In this article, we are going to discuss a few things you need to know before choosing and deploying MongoDB.

MongoDB Manages JSON-style Documents and Developers Appreciate That

The basic component of a MongoDB database is a JSON-style document. Technically it is BSON, which contains some extra datatypes (eg. datetime) that aren’t legit JSON.

We can consider the document the same as a record for a relational database. The documents are put into a collection, the same concept as a relational table.

JSON-style documents are widely used by a lot of programmers worldwide to implement web services, applications, and exchange data. Having a database that is able to manage that data natively is really effective.

MongoDB is often appreciated by developers because they can start using it without having specific knowledge about database administration and design and without studying a complex query language. Indeed, the MongoDB query language is also represented by JSON documents.

The developers can create, save, retrieve, and update their JSON-style documents at ease. Great! This leads usually to a significant reduction in development time.

MongoDB is Schemaless

Are you familiar with relational databases? For sure you are, as relational databases are used and studied for such a long time at school and at university. Relational databases are the most widely used in the market nowadays.

You know that a relational schema needs a predefined and fixed structure for the tables.
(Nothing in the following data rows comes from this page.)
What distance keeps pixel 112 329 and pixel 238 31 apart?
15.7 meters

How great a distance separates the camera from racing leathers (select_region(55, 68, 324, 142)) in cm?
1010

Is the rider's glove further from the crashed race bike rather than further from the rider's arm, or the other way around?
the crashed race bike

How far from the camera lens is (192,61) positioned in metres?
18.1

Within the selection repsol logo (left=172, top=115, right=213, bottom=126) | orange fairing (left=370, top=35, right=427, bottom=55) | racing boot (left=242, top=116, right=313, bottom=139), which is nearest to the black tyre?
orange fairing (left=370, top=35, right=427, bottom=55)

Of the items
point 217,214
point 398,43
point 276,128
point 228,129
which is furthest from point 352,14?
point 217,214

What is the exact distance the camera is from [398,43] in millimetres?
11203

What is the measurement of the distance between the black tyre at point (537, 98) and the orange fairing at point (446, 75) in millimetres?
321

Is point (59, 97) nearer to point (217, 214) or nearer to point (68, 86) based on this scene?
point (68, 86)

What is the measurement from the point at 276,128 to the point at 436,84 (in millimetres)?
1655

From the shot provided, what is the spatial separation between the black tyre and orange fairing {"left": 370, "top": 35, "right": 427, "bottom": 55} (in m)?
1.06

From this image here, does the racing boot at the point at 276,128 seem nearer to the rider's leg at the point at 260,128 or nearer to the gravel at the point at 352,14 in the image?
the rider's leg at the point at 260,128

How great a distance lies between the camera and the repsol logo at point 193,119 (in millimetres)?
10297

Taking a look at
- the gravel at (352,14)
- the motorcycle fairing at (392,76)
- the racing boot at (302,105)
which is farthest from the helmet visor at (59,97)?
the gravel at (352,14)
Any time you add or change a column you need to run a DDL query and additional time is necessary to also change your application code to manage the new structure. In the case of a massive change that requires multiple column changes and/or the creation of new tables, the application changes could be impressive. MongoDB’s lack of schema enforcement means none of that is required. You just insert a document in a collection and that’s all. Let suppose that you have a collection with user data. If at some point you need to add for example the new “date_of_birth” field, you simply start to insert the new JSON documents with the additional field. That’s all. No need to change anything on the schema.

You can insert into the same collection even completely different JSON documents, representing different entities. Well, this is technically feasible, but not recommended, anyway.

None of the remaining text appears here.